> [Set task]:
Repeat each line exactly, leaving nothing out.

> [Data]:
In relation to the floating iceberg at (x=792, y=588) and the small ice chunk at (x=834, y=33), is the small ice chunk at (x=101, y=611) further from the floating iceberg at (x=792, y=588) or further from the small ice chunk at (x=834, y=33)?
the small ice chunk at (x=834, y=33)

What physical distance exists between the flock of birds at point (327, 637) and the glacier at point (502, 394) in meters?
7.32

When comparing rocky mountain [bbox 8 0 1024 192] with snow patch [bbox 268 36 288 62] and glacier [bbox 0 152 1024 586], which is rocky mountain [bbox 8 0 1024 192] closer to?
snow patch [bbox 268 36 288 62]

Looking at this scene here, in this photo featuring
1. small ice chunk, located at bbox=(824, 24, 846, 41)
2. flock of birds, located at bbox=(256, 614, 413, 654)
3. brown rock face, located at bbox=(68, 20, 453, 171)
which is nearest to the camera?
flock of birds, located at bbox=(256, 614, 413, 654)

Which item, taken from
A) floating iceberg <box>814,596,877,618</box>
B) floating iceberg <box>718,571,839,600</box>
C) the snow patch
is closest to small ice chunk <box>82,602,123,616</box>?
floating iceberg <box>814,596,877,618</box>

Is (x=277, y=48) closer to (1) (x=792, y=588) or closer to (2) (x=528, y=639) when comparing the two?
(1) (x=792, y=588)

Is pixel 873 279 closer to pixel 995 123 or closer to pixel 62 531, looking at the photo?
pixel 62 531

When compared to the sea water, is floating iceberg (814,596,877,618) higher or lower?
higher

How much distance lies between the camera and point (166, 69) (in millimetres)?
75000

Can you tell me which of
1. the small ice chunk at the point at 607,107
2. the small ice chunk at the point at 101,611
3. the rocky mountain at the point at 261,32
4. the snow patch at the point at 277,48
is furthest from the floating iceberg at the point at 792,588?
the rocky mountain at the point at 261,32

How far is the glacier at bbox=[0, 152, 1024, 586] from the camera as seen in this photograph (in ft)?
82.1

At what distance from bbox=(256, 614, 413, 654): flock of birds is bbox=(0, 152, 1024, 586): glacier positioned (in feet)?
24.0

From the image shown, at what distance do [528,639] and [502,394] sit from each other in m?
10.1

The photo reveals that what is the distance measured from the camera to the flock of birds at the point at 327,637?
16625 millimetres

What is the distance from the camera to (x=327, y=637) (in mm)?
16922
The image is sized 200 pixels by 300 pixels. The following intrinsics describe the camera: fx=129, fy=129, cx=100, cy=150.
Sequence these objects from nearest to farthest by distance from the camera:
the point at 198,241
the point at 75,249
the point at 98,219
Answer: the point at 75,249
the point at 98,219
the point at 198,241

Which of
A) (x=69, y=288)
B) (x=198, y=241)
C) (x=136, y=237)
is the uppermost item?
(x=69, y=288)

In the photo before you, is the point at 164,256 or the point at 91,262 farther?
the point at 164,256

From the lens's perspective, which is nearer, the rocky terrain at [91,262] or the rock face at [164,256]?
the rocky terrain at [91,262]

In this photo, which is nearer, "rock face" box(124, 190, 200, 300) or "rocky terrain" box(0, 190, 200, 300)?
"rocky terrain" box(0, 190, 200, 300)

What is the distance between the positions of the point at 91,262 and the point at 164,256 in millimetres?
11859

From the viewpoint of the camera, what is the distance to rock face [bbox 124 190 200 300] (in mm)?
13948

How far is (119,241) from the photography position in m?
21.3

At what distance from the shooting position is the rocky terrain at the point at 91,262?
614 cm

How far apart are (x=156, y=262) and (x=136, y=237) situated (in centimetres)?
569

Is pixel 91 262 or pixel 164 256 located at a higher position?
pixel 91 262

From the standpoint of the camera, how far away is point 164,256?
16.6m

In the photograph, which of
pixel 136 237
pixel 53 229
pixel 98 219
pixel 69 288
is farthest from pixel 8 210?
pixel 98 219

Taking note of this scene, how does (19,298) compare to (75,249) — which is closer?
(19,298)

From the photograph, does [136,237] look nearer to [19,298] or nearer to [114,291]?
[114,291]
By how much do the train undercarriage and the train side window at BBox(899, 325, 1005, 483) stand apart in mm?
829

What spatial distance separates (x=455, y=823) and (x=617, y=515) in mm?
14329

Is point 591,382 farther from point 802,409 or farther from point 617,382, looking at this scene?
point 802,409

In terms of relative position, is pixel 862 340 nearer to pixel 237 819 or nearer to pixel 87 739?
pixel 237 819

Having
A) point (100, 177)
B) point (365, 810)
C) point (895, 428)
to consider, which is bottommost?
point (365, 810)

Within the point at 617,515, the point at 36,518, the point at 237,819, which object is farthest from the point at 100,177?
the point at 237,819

> [Expected output]:
In relation to the floating iceberg at (x=792, y=588) and the small ice chunk at (x=834, y=33), is the small ice chunk at (x=101, y=611) further from the floating iceberg at (x=792, y=588) or further from the small ice chunk at (x=834, y=33)?
the small ice chunk at (x=834, y=33)

What physical distance exists between the flock of birds at point (327, 637) and the glacier at point (502, 394) in meters?
7.32

When comparing rocky mountain [bbox 8 0 1024 192] with snow patch [bbox 268 36 288 62] and glacier [bbox 0 152 1024 586], which is rocky mountain [bbox 8 0 1024 192] closer to?
snow patch [bbox 268 36 288 62]

Looking at this scene here, in this photo featuring
1. small ice chunk, located at bbox=(824, 24, 846, 41)
2. flock of birds, located at bbox=(256, 614, 413, 654)
3. brown rock face, located at bbox=(68, 20, 453, 171)
which is nearest to the camera?
flock of birds, located at bbox=(256, 614, 413, 654)

Which item, taken from
A) floating iceberg <box>814,596,877,618</box>
B) floating iceberg <box>718,571,839,600</box>
C) the snow patch
is closest to small ice chunk <box>82,602,123,616</box>?
floating iceberg <box>814,596,877,618</box>

Is (x=277, y=48) closer to (1) (x=792, y=588) or closer to (2) (x=528, y=639) when comparing the two?
(1) (x=792, y=588)

Is pixel 873 279 closer to pixel 995 123 or closer to pixel 62 531, looking at the photo?
pixel 62 531

When compared to the sea water, is floating iceberg (814,596,877,618) higher or lower?
higher

How much distance lies between the camera and point (166, 69) (in millimetres)?
75000

Can you tell me which of
1. the small ice chunk at the point at 607,107
2. the small ice chunk at the point at 101,611
3. the rocky mountain at the point at 261,32
4. the snow patch at the point at 277,48
is furthest from the floating iceberg at the point at 792,588?
the rocky mountain at the point at 261,32

How far is the glacier at bbox=[0, 152, 1024, 586] from the camera as seen in this photograph (in ft)?
82.1

At what distance from bbox=(256, 614, 413, 654): flock of birds is bbox=(0, 152, 1024, 586): glacier positioned (in feet)?
24.0

From the image shown, at what distance do [528,639] and [502,394] sit from each other in m?
10.1

The photo reveals that what is the distance measured from the camera to the flock of birds at the point at 327,637?
16625 millimetres

What is the distance from the camera to (x=327, y=637) (in mm)?
16922
The image is sized 200 pixels by 300 pixels. The following intrinsics describe the camera: fx=129, fy=129, cx=100, cy=150.
Sequence these objects from nearest to farthest by distance from the camera:
the point at 198,241
the point at 75,249
the point at 98,219
Answer: the point at 75,249
the point at 98,219
the point at 198,241

Which of
A) (x=69, y=288)
B) (x=198, y=241)
C) (x=136, y=237)
is the uppermost item?
(x=69, y=288)

In the photo before you, is the point at 164,256 or the point at 91,262 farther?
the point at 164,256

From the lens's perspective, which is nearer, the rocky terrain at [91,262] or the rock face at [164,256]?
the rocky terrain at [91,262]

In this photo, which is nearer, "rock face" box(124, 190, 200, 300) or "rocky terrain" box(0, 190, 200, 300)?
"rocky terrain" box(0, 190, 200, 300)

What is the distance between the positions of the point at 91,262 and the point at 164,256 in millimetres?
11859

From the viewpoint of the camera, what is the distance to rock face [bbox 124 190 200 300] (in mm)?
13948

How far is (119,241) from the photography position in m?
21.3

At what distance from the shooting position is the rocky terrain at the point at 91,262?
614 cm

How far apart are (x=156, y=262) and (x=136, y=237) situated (in centimetres)?
569

Is pixel 91 262 or pixel 164 256 located at a higher position?
pixel 91 262

From the standpoint of the camera, how far away is point 164,256?
16.6m

In the photograph, which of
pixel 136 237
pixel 53 229
pixel 98 219
pixel 69 288
is farthest from pixel 8 210?
pixel 98 219

Taking note of this scene, how does (19,298) compare to (75,249) — which is closer?
(19,298)

From the photograph, does [136,237] look nearer to [19,298] or nearer to [114,291]?
[114,291]
By how much do the train undercarriage and the train side window at BBox(899, 325, 1005, 483) stand apart in mm?
829

What spatial distance separates (x=455, y=823) and (x=617, y=515) in mm?
14329

Is point 591,382 farther from point 802,409 or farther from point 617,382, looking at this scene?
point 802,409

In terms of relative position, is pixel 862 340 nearer to pixel 237 819 or nearer to pixel 87 739?
pixel 237 819

Having
A) point (100, 177)
B) point (365, 810)
C) point (895, 428)
to consider, which is bottommost?
point (365, 810)

Within the point at 617,515, the point at 36,518, the point at 237,819, which object is farthest from the point at 100,177?
the point at 237,819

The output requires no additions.